THE EXERCISE: Set down exactly the lines from the one containing "From what you" through the end of the records below, both included, and nothing else.

ENTRIES PROVIDED:
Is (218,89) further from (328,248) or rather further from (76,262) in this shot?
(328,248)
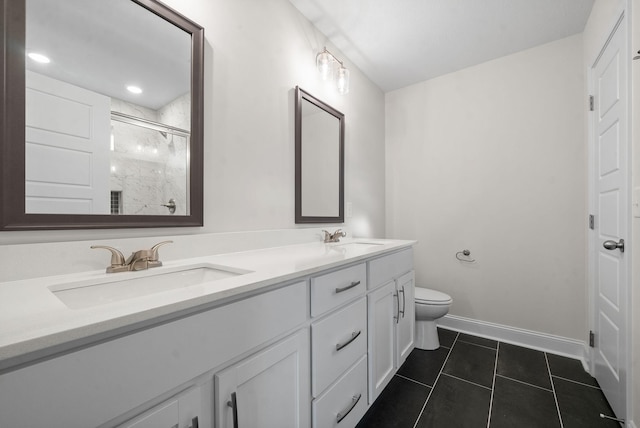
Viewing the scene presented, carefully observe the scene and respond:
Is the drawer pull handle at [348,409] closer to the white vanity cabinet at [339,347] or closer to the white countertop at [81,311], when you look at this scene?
the white vanity cabinet at [339,347]

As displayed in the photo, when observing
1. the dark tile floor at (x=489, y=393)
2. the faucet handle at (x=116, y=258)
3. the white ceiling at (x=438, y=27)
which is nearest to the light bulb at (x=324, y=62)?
the white ceiling at (x=438, y=27)

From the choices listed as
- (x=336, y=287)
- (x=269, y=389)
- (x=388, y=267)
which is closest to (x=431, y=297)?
(x=388, y=267)

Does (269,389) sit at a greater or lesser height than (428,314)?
greater

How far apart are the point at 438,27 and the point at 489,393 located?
2481mm

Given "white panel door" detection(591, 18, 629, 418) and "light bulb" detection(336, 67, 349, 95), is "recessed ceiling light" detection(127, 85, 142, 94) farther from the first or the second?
"white panel door" detection(591, 18, 629, 418)

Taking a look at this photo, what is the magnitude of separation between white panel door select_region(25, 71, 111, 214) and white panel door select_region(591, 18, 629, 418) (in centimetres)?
227

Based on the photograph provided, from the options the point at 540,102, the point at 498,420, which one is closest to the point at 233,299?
the point at 498,420

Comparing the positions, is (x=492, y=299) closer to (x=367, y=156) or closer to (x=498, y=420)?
(x=498, y=420)

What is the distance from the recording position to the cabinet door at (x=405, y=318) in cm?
167

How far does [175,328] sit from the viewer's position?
1.93 feet

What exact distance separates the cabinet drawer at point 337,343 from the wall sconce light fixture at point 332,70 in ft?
5.22

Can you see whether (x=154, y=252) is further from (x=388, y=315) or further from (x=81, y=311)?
(x=388, y=315)

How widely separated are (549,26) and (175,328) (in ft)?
9.55

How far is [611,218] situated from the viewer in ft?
4.81
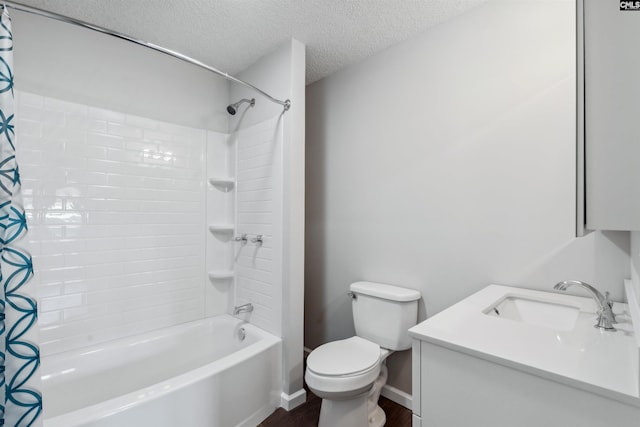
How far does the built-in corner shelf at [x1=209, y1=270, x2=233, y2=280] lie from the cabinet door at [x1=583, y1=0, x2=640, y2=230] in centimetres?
229

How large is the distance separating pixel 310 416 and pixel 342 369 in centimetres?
62

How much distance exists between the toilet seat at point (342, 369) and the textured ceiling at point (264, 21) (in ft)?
6.63

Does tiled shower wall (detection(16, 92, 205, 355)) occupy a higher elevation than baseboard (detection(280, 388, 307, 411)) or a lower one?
higher

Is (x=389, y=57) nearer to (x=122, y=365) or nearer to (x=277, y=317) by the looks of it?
(x=277, y=317)

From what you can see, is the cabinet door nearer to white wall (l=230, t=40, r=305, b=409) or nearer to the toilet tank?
the toilet tank

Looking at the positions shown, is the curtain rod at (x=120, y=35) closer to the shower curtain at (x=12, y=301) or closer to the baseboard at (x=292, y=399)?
the shower curtain at (x=12, y=301)

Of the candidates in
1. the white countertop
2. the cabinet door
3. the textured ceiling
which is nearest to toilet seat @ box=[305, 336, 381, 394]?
the white countertop

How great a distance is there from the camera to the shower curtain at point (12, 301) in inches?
34.5

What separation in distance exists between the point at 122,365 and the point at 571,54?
3065mm

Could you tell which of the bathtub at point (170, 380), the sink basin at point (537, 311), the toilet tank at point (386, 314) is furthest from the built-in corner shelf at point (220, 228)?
the sink basin at point (537, 311)

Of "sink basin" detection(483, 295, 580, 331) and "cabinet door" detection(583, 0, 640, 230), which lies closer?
"cabinet door" detection(583, 0, 640, 230)

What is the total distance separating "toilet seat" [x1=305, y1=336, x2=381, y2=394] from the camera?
1466mm

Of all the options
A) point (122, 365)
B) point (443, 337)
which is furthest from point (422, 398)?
point (122, 365)

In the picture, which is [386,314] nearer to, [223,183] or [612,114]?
[612,114]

COMPLETED EXERCISE:
From what you can see, is the cabinet door nearer to white wall (l=230, t=40, r=305, b=409) or nearer to the toilet tank?
the toilet tank

Looking at the positions shown, is the curtain rod at (x=120, y=35) closer to the shower curtain at (x=12, y=301) or closer to the baseboard at (x=292, y=399)?
the shower curtain at (x=12, y=301)

Of the candidates in
1. the white countertop
2. the cabinet door
3. the textured ceiling
which is nearest to toilet seat @ box=[305, 336, 381, 394]?
the white countertop

How great a distance is there from the camera to the shower curtain at point (12, 301) in inches?
34.5

What separation in distance exists between the point at 122,365 and the point at 571,54?
3065mm

Could you tell which of the bathtub at point (170, 380), the sink basin at point (537, 311), the toilet tank at point (386, 314) is furthest from the built-in corner shelf at point (220, 228)?
the sink basin at point (537, 311)

Of "sink basin" detection(483, 295, 580, 331) and "cabinet door" detection(583, 0, 640, 230), which lies closer?
"cabinet door" detection(583, 0, 640, 230)

What is the total distance separating "toilet seat" [x1=305, y1=336, x2=381, y2=394] from the camera?
1466mm

Of all the options
A) point (122, 365)
B) point (443, 337)
which is furthest from point (422, 398)?
point (122, 365)

In the picture, which is [386,314] nearer to, [223,183] or [612,114]?
[612,114]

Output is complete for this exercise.